## [Dataset rows]
##############################

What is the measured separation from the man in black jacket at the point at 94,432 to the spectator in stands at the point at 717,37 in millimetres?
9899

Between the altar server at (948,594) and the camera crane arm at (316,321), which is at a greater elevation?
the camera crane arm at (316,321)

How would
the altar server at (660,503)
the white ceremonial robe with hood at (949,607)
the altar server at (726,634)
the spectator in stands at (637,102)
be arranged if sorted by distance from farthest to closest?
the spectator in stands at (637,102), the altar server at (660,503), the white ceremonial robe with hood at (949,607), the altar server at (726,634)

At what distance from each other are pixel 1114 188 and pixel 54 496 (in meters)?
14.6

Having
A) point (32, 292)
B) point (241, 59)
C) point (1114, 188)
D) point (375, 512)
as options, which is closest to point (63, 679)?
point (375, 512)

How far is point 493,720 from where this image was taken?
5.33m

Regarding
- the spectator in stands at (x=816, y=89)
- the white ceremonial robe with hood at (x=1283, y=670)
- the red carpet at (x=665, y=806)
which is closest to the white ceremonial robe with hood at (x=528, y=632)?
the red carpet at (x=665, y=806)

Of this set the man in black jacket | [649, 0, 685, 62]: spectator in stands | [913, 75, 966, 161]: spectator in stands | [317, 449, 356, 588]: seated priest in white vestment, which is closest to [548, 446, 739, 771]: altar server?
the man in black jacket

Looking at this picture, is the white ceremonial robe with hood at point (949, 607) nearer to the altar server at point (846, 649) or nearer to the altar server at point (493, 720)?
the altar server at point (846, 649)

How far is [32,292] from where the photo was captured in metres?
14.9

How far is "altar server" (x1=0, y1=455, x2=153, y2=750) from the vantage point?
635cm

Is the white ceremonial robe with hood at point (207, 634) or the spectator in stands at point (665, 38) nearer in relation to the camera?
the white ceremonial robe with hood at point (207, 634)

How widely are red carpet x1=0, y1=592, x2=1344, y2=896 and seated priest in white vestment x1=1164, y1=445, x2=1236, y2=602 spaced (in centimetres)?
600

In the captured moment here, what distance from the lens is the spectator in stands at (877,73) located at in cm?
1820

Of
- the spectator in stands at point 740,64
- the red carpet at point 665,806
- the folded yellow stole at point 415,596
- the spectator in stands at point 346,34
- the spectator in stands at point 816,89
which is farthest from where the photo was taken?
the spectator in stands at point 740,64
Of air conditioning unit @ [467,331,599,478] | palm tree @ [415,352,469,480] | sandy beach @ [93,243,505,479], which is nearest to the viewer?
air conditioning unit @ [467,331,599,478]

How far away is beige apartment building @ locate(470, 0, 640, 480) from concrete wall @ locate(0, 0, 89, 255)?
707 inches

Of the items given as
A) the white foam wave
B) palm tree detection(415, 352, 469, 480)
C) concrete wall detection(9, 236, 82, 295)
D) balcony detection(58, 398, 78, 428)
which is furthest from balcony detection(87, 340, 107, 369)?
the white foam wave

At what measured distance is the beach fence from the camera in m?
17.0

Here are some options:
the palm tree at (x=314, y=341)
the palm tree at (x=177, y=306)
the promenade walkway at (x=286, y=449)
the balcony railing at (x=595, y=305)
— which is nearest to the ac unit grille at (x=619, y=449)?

##############################

## [Given task]
Starting at the line that contains "At what measured" and ending at the last line of the listing, give those lines again but switch "palm tree" to "coconut palm", leaving everything else unchanged.

## [Written answer]
At what measured distance is the beach fence from the camera in m?
17.0

Here are some options:
the coconut palm at (x=314, y=341)
the coconut palm at (x=177, y=306)
the promenade walkway at (x=286, y=449)
the balcony railing at (x=595, y=305)
— which is nearest to the ac unit grille at (x=619, y=449)?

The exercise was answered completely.